Work to complete: Reproduce the records below verbatim, starting at the line that contains "When considering height, does" and ending at the line that contains "61.8 inches", both included, and output nothing else.

Information shown:
>>>>>

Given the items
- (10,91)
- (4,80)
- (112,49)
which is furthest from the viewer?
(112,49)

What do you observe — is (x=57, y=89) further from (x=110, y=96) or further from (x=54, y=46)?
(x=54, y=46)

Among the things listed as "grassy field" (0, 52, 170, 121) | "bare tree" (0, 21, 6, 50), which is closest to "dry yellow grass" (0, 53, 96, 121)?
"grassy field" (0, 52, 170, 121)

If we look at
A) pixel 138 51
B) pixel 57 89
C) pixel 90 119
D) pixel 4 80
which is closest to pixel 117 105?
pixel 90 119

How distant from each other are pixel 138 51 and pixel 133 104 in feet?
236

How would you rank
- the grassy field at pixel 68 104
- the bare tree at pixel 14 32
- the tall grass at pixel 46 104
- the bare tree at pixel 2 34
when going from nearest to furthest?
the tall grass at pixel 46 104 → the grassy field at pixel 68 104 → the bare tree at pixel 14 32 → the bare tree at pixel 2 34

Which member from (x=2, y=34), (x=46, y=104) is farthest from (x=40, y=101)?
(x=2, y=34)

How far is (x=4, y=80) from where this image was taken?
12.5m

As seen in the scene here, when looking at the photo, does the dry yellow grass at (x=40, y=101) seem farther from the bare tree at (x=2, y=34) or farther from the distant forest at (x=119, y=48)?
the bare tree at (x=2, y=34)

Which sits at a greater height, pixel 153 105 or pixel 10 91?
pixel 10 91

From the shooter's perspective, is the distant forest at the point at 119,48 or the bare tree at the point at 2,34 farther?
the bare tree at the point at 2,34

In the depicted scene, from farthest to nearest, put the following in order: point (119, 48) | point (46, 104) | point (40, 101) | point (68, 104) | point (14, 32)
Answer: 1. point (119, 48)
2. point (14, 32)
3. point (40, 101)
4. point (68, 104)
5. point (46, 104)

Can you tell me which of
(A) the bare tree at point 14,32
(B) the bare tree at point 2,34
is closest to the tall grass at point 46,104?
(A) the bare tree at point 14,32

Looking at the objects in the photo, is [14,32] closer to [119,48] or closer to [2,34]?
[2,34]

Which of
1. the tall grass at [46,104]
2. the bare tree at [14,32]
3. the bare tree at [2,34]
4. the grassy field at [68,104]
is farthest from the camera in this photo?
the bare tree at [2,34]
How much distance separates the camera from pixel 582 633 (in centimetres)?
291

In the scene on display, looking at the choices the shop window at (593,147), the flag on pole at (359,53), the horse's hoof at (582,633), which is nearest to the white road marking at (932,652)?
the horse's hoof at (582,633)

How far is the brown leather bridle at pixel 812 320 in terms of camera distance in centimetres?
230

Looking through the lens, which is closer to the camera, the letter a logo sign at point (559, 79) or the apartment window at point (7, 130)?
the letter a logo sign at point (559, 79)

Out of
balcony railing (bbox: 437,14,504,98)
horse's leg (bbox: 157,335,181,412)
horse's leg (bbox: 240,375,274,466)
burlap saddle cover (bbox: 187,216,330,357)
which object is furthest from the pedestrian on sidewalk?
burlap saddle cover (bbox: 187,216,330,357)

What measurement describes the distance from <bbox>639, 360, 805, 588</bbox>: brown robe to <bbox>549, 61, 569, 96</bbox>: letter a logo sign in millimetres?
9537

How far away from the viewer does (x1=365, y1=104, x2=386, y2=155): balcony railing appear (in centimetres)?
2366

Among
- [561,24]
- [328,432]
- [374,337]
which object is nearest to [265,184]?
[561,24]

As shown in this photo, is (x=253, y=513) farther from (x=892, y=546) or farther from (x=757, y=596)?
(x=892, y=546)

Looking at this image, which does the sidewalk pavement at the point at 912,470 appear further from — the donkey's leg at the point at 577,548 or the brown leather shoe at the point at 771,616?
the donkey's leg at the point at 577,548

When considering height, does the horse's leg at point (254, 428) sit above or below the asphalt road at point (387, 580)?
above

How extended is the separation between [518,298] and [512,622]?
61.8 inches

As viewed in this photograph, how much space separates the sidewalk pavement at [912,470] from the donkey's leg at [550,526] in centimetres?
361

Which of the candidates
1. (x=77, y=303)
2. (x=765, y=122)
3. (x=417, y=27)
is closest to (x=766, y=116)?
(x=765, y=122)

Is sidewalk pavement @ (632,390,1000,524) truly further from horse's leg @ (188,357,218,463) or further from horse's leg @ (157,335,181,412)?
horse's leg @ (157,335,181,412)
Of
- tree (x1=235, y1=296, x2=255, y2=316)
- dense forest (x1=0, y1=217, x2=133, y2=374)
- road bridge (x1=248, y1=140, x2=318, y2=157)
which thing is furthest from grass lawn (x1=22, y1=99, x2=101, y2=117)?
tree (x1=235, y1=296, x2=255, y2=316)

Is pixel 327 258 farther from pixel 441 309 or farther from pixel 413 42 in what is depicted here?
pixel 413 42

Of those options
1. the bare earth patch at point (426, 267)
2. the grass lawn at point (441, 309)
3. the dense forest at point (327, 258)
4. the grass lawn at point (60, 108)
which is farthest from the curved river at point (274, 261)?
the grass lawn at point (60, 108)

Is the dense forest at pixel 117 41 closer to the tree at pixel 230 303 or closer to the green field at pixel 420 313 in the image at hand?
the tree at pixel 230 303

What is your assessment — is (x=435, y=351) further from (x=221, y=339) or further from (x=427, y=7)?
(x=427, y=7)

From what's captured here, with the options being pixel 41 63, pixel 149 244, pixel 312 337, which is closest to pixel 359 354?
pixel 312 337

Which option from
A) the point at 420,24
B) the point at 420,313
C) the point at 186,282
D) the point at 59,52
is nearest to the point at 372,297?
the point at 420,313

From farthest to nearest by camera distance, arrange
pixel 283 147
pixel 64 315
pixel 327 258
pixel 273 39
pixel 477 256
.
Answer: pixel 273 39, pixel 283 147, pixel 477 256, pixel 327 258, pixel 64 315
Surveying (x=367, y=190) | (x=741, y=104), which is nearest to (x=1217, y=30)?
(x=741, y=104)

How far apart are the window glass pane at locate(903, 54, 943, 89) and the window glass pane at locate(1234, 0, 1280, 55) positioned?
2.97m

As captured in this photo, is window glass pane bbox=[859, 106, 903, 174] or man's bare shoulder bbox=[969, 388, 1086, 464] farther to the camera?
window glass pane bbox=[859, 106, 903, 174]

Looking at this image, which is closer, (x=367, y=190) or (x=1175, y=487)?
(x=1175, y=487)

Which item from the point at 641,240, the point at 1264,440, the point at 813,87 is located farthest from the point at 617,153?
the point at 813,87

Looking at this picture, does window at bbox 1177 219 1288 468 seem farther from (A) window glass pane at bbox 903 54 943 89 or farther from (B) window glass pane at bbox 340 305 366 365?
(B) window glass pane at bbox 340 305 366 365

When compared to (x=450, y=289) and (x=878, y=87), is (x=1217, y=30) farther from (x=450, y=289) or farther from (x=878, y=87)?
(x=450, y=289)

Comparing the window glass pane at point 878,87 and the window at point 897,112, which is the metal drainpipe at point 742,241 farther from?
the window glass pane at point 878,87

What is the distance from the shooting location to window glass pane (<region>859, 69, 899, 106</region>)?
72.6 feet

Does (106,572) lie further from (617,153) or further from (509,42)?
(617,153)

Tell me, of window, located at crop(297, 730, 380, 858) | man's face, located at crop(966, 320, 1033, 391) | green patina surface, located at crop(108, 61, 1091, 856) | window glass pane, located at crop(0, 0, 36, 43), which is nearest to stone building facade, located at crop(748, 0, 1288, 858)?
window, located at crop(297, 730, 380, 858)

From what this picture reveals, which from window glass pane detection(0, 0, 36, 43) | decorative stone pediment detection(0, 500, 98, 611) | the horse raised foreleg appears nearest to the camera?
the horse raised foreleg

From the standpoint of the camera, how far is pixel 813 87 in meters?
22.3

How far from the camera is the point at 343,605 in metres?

<<<<<

Solution to the exercise:
When considering height, does the horse's leg at point (254, 428) sit above or below the asphalt road at point (387, 580)?
above

How extended is the separation between [518,298] and [512,622]?
61.8 inches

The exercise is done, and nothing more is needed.